▸ Texte source
C’est ce qui me rend si perplexe, peut-être même sceptique (mais assez indifférent pour ne pas appeler au Jihad butlérien), quant à l’écriture « assistée » par IA. De tels outils s’interposent entre moi et ma pratique, créent en moi l’attente d’un résultat, etc. Au mieux, ils m’obligent à devenir l’éditeur/monteur des rushes qu’ils me soumettent, là où je pourrais écrire et monter dans la foulée, sans attendre leurs réponses. Sans intermédiaire. Qui plus est, ils ne répondent jamais à la question que tout le monde me pose : « Que dois-je faire ? ». La technique seule limite et ne vaut rien sans vision. Or, ces outils n’aident pas à cultiver un regard autonome, tout au plus nous renvoient-ils un reflet déformé de ce que nous sommes. Seule une pratique prolongée dispense le genre de compréhension profonde et intuitive, que ce soit du monde ou de l’écriture, qui manque tant au débutant et dont ces outils le détournent peut-être.


J’aimerais finir en partageant avec vous une réflexion très zen que j’emprunte à un essai de Kijū Yoshida, « Ma vision du cinéma, une logique de la négation de soi » (trad. Mathieu Capel) :

Ces dix dernières années, ce à quoi je me suis obstinément attaché, ce que je n’ai cessé d’attendre, c’était de faire un film qui ne puisse devenir mon film. De renverser le rapport regardant/regardé qui lie réalisateur et spectateurs. D’accomplir ni plus ni moins ce paradoxe : qu’un film, au cours de sa fabrication, à mesure qu’il me dévoile, m’appartienne de moins en moins.

▸ Consigne
Recopiez sans rien modifier le passage du texte source qui commence par « Ces dix dernières » et se poursuit jusqu'à « moins en moins. » inclus.

▸ Données
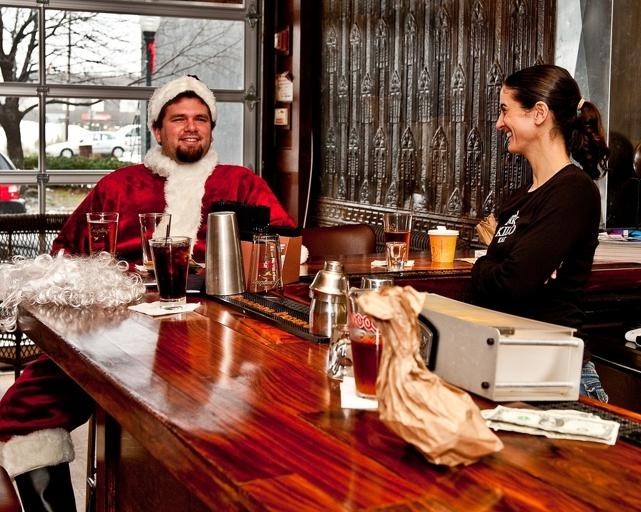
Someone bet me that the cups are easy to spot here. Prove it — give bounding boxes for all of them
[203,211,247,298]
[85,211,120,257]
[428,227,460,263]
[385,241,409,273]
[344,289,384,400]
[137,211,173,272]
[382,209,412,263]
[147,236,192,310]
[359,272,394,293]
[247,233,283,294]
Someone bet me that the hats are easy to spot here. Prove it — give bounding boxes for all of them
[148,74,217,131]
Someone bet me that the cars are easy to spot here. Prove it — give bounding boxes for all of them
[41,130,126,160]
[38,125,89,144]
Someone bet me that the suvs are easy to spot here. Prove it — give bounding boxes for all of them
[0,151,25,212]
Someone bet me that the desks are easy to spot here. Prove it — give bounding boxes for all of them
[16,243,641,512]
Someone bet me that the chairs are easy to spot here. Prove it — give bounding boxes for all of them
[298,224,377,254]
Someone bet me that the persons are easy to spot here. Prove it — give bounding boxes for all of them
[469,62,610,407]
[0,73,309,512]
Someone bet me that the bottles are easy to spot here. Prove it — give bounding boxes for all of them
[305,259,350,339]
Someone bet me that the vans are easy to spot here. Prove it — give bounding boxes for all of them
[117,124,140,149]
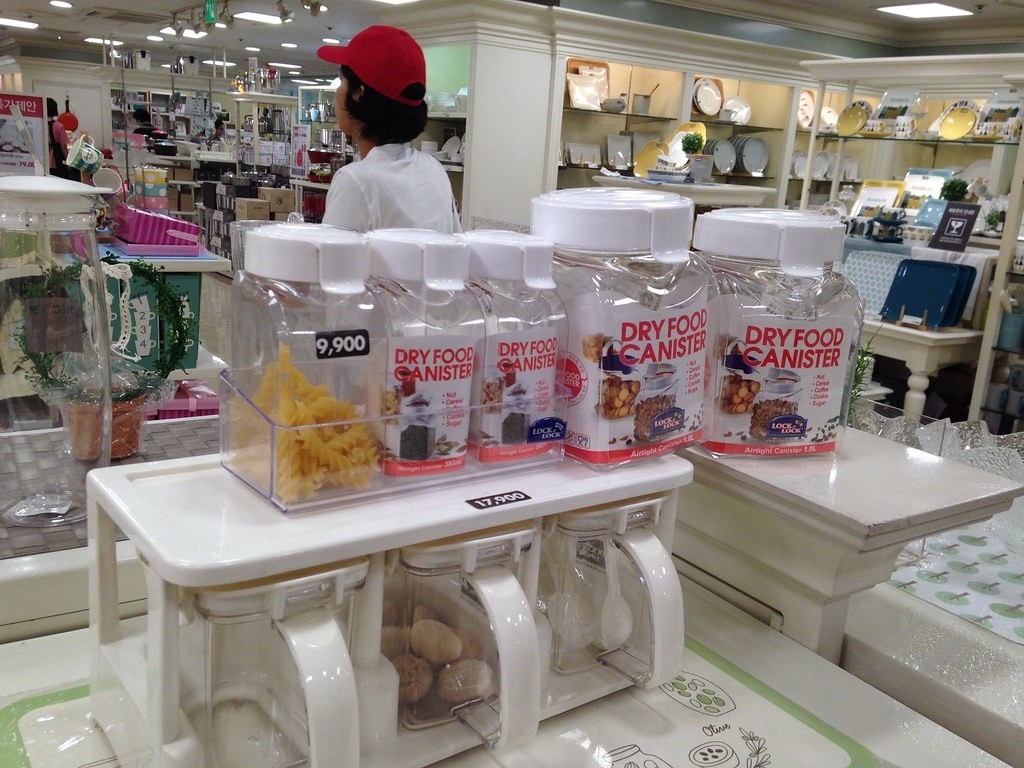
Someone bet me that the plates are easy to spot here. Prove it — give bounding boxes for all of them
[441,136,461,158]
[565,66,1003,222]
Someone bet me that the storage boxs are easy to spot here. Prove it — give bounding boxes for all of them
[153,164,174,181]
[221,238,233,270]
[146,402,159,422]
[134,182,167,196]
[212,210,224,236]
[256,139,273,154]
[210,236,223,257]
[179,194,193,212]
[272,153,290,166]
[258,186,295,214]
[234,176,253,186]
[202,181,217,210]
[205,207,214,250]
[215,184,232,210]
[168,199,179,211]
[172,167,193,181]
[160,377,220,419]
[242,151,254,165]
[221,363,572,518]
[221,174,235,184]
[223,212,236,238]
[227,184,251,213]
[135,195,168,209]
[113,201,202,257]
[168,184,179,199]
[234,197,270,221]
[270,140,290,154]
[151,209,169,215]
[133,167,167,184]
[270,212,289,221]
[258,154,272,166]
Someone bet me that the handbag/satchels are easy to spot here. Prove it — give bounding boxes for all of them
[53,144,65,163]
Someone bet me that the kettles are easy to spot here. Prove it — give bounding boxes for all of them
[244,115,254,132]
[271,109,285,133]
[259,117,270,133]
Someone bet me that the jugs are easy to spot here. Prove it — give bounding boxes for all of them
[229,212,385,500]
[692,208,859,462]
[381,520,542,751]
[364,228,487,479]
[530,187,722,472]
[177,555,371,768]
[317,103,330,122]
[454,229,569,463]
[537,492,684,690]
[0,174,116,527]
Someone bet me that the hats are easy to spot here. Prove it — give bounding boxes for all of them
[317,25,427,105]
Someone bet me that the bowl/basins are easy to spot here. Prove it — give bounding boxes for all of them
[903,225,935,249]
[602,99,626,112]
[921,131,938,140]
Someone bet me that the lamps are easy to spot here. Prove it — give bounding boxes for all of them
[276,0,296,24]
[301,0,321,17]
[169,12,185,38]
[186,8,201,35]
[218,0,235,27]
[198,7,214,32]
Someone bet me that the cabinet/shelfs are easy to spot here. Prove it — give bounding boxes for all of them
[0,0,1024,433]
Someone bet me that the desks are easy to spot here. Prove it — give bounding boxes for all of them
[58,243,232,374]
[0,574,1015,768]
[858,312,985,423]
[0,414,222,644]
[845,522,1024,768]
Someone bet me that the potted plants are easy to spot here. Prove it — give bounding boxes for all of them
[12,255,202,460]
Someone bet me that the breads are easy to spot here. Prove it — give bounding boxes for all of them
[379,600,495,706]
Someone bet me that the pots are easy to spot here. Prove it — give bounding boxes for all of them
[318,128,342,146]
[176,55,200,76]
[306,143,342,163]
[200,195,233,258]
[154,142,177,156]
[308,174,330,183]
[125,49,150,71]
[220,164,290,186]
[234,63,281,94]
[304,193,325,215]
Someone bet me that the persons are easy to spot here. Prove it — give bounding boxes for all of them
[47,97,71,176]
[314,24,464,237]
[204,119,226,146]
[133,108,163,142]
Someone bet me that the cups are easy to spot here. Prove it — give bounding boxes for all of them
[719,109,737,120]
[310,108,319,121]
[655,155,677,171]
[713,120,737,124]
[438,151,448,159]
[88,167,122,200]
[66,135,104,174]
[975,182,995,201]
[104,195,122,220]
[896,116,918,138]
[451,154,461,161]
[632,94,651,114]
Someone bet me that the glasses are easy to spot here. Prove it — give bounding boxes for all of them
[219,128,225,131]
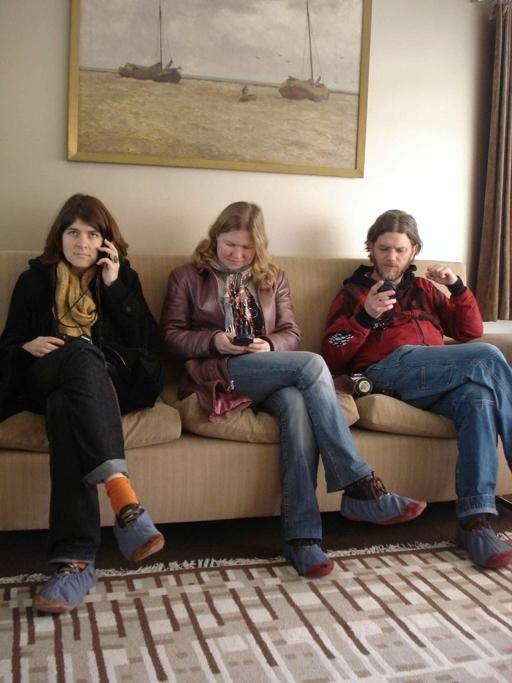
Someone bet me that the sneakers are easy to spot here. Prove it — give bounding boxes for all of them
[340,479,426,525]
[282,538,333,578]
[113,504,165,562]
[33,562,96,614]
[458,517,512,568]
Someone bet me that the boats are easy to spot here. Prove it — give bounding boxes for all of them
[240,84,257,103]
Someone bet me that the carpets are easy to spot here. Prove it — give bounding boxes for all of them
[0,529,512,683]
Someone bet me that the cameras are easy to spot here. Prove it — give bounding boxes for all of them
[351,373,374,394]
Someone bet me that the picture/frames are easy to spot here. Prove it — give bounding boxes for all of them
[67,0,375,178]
--
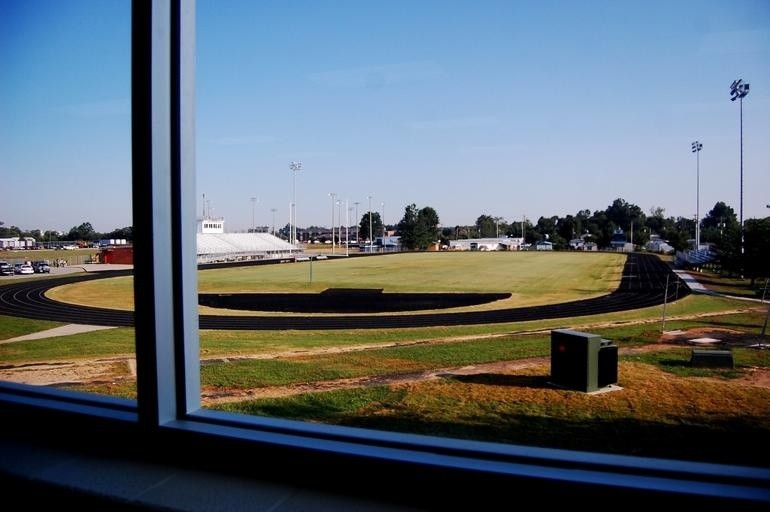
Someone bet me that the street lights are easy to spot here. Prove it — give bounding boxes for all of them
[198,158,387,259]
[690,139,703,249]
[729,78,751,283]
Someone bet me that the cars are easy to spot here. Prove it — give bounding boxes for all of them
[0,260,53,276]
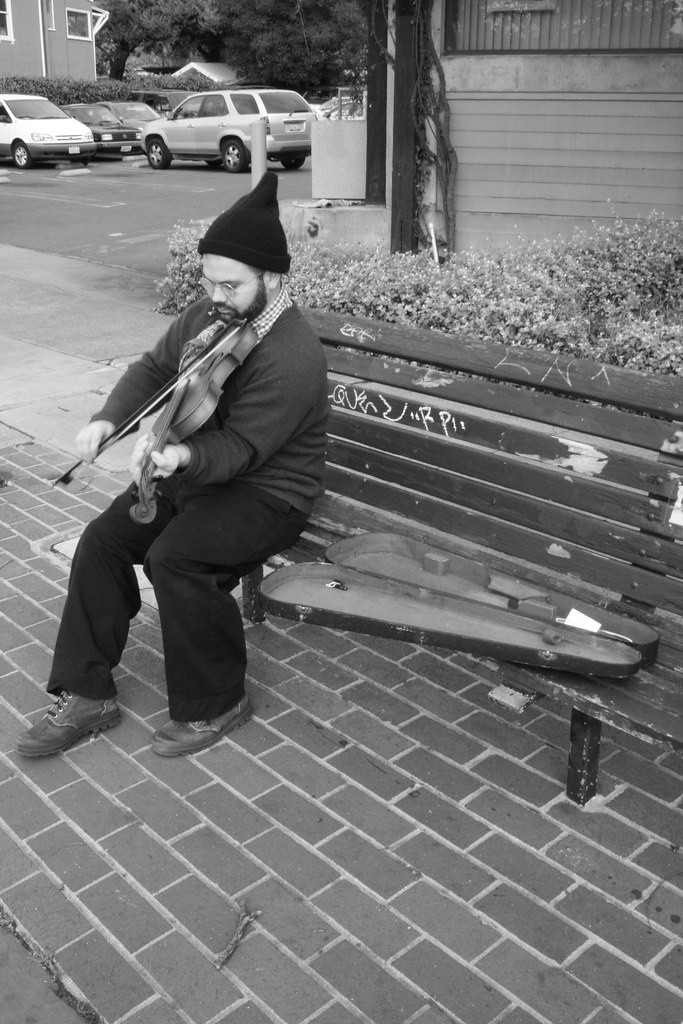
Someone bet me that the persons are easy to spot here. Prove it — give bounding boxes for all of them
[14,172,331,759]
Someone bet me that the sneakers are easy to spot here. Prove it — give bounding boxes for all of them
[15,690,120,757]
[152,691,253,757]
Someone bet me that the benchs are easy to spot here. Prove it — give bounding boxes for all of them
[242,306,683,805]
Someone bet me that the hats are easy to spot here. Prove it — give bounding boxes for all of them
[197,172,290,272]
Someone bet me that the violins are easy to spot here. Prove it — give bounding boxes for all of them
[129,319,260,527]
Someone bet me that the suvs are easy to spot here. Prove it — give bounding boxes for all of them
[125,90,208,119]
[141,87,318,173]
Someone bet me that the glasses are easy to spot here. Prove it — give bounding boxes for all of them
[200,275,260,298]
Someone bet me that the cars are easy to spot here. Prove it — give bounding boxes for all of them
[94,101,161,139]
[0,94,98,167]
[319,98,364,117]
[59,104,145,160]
* * *
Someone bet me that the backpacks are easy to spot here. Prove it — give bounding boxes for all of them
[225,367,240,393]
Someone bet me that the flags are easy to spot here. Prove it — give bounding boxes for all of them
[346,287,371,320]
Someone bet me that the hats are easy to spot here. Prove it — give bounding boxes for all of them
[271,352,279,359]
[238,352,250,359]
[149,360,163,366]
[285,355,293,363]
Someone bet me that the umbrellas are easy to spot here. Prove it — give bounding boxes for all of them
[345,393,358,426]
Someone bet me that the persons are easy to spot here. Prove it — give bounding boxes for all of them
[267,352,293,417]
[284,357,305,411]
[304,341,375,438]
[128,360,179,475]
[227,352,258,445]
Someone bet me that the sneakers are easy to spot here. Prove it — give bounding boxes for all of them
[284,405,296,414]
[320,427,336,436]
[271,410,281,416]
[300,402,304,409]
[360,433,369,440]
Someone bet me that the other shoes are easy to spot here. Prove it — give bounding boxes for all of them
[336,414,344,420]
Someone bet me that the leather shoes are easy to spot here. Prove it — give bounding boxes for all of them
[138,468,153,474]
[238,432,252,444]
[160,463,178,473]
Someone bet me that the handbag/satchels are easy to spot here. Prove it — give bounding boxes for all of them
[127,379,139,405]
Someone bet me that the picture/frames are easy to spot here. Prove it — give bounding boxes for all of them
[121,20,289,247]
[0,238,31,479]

▸ Réponse
Ces dix dernières années, ce à quoi je me suis obstinément attaché, ce que je n’ai cessé d’attendre, c’était de faire un film qui ne puisse devenir mon film. De renverser le rapport regardant/regardé qui lie réalisateur et spectateurs. D’accomplir ni plus ni moins ce paradoxe : qu’un film, au cours de sa fabrication, à mesure qu’il me dévoile, m’appartienne de moins en moins.